The applicant’s case

  1. There is no issue that Mr Bryan suffered the injury to his right shoulder on 14 January 2021 in the course of his employment with the respondent. The applicant asserts that his employment was a substantial contributing factor to such injury. The respondent denies this.

  2. The applicant does not say the seizure he suffered that caused him to fall onto the Grid at the respondent’s premises was an injury or condition arising out of or in the course of his employment. This is made clear by the injury details in the ARD as follows:

    “Applicant collapsed and fell onto concrete pavement following seizure. Applicant sustained injury to right shoulder and arm, including comminuted fracture and dislocation of the head of the right humerus.”

    The applicant relies upon the fall, simpliciter, as the basis on which he is entitled to the weekly benefits and s 60 expenses particularised in the ARD.

SUBMISSIONS

  1. The submissions of the parties were recorded, a transcript of which can be obtained on request. In summary, they are as follows.

Applicant

  1. The applicant relies on two examples of matters to be taken into account for the purposes of determining whether a worker’s employment was a substantial contributing factor to an injury, as set out in s 9A(2) of the 1987 Act. These are in (b) and (d) of subs (2). In making this submission, the applicant acknowledges that the matters referred to in that subsection are examples only and not an exhaustive list of factors to be considered.

  2. With reference to “the nature of the work performed and the particular tasks of that work,” (s 9A(2)(b)), the applicant points to the description of the work in which he was engaged on the day he was injured as set out in detail in his statement dated 21 September 2021[1]. There is no controversy about this, and it is corroborated by the statement of the applicant’s fellow worker, Shandi Cooper, dated 21 March 2021[2].

    [1] ARD p 2.

    [2] ARD p 6.

  3. With reference to:

    “the probability that the injury of a similar injury would have happened anyway, at about the same time or at the same stage of the worker’s life, if he or she had not been at work or has not worked in that employment,”

    (s 9A(2)(d)), the applicant concedes the possibility of him suffering an orthopaedic injury if he had suffered a seizure outside the workplace, but submits that it is far from probable that such an injury would have occurred.

  4. The applicant submits that the assumed facts on which Dr Millons was asked to provide the answer summarised in [4] above are made out in his statement and the statement of Mr Cooper. There is no other evidence to the contrary of that stated by Dr Millons.
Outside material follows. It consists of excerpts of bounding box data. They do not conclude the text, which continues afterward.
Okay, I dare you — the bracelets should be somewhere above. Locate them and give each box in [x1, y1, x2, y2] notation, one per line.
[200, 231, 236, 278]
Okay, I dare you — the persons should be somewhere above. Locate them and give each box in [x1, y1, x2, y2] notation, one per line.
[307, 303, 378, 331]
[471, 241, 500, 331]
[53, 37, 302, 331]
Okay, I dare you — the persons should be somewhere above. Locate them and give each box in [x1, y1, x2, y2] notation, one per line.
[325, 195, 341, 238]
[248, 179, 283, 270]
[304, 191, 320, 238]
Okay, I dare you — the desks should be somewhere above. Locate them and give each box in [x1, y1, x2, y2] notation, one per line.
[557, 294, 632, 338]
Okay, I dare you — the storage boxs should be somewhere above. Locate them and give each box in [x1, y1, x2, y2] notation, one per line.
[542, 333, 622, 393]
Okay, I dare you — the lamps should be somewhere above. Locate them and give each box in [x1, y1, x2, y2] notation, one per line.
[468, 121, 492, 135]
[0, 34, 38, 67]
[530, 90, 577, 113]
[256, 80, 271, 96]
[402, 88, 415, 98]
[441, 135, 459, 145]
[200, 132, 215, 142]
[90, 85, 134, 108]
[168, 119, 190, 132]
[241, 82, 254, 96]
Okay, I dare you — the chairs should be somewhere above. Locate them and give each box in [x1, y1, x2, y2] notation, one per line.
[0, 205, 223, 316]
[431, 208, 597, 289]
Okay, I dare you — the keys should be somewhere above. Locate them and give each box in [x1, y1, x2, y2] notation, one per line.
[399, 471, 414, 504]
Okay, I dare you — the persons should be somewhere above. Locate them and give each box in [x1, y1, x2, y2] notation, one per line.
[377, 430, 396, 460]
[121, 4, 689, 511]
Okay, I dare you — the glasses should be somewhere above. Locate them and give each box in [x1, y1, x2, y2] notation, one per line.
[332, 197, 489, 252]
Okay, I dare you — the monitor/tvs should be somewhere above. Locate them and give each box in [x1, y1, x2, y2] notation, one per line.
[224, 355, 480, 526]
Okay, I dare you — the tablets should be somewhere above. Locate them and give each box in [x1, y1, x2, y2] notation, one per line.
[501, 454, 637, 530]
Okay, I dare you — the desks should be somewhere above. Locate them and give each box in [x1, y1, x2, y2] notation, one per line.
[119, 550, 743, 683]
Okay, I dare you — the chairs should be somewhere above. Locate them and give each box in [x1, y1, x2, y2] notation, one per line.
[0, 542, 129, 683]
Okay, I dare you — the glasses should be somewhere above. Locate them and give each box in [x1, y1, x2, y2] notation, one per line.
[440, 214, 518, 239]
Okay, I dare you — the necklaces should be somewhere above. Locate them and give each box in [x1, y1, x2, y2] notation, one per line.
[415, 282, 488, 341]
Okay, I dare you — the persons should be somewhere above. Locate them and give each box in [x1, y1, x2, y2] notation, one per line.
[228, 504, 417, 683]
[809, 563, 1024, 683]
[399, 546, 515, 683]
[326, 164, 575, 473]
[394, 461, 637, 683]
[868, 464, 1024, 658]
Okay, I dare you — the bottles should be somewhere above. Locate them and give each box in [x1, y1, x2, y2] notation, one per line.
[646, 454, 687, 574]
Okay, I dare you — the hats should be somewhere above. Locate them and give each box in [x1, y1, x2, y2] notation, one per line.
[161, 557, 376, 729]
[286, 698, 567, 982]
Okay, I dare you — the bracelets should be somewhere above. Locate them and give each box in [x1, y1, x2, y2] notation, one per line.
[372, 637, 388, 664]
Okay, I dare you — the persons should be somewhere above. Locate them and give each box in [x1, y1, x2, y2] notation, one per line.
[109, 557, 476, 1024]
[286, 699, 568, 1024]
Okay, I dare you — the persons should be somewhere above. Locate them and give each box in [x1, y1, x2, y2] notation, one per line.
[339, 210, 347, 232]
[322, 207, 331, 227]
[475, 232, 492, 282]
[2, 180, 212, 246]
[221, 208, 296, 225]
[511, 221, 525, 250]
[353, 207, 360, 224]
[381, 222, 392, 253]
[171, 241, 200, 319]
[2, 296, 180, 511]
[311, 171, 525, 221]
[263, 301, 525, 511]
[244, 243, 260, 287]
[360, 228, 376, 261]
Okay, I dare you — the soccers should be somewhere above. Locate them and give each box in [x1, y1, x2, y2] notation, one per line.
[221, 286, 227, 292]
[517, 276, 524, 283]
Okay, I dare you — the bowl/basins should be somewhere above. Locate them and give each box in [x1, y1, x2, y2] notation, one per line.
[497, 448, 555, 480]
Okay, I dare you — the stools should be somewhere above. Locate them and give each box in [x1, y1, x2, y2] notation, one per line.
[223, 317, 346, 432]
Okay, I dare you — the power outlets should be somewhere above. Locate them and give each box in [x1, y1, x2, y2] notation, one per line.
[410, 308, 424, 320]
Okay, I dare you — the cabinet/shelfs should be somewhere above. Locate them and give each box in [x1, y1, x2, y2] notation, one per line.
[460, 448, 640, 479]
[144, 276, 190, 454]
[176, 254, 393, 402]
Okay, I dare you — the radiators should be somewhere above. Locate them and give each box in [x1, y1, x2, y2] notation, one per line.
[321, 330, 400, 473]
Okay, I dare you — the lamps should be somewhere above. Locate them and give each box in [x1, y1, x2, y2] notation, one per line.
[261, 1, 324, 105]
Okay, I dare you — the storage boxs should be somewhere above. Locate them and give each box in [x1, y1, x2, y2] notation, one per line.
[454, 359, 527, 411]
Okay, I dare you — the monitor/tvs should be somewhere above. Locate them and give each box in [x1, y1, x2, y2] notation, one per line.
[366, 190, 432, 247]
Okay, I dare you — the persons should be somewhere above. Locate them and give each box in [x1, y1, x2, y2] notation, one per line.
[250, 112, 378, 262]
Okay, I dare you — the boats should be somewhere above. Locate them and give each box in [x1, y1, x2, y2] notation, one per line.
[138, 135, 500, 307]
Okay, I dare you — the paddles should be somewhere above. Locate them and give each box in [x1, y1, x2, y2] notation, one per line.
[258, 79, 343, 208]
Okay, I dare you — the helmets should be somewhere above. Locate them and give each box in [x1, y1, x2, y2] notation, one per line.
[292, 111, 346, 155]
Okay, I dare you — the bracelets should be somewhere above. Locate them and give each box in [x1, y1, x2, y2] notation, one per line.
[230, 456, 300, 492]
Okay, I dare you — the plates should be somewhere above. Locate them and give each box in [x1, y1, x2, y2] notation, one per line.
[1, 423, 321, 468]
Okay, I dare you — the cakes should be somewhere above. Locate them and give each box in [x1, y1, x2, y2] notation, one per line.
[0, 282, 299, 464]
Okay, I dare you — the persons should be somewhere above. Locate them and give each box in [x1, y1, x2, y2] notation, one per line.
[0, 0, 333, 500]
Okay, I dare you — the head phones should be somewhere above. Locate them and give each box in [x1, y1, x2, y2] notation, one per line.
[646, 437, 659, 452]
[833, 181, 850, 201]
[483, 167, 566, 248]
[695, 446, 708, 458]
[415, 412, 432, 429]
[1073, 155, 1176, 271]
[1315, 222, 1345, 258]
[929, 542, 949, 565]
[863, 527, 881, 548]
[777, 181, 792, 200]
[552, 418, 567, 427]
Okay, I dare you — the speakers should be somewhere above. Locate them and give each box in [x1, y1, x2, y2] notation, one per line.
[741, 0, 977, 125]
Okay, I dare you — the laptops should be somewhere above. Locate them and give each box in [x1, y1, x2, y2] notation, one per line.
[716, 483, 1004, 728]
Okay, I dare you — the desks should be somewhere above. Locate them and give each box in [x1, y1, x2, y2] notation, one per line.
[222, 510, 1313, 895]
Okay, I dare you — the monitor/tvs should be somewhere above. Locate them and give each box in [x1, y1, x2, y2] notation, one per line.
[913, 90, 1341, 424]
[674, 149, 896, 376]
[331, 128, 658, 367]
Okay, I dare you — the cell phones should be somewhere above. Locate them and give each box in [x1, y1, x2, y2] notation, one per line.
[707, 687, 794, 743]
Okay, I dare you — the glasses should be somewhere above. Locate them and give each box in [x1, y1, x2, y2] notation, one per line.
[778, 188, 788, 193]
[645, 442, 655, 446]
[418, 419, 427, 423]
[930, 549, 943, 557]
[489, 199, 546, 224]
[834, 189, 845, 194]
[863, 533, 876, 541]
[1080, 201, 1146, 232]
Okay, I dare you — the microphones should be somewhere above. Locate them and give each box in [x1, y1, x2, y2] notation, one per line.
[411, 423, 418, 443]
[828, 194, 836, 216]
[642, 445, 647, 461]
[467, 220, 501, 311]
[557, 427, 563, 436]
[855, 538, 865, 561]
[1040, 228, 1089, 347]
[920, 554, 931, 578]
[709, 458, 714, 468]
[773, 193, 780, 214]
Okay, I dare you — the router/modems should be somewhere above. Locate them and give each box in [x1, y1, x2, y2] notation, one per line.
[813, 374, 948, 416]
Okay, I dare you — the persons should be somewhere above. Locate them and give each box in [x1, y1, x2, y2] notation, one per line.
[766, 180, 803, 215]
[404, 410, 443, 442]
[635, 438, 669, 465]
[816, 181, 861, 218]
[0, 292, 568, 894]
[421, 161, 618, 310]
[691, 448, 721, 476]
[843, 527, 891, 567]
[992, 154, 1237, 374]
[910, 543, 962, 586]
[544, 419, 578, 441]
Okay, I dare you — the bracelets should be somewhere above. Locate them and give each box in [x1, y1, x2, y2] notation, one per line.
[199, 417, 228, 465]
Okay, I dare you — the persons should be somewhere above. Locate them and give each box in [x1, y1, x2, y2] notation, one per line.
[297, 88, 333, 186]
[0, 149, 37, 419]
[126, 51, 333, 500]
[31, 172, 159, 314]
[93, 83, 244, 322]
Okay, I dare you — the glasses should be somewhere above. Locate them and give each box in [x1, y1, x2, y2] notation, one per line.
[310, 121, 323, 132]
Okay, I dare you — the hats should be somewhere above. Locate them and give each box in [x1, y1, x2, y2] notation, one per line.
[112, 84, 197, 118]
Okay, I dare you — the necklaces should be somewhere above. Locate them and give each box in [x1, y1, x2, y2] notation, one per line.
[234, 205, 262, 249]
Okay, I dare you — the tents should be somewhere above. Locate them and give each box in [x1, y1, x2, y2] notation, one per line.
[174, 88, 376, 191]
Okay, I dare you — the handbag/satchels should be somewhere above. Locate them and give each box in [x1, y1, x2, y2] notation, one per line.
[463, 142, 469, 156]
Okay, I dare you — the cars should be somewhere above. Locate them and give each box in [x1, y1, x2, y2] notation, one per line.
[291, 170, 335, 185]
  5. The applicant submits that the example in s 9A(2)(a) is relevant to his case and not in dispute, that examples in (c), (e) and (f) are not relevant, and concedes that the mere fact that he was injured in the course of his employment is insufficient to satisfy the substantial contributing factor test in the section (see subs (3)). Nevertheless, the applicant submits that his employment with the respondent on 14 January 2021 was a substantial contributing factor to his shoulder injury.

  6. The applicant relies on the decision of Arbitrator Jane Peacock (as she then was) in Martine v State of New South Wales (Healthshare NSW)[3], a decision in favour of an applicant worker, based on facts which are very similar to those in his case. In making that submission, the applicant acknowledges that each case must depend on its own facts, and the Commission is not bound to follow Arbitrator Peacock’s decision. Nevertheless, her reasoning is apposite to his case.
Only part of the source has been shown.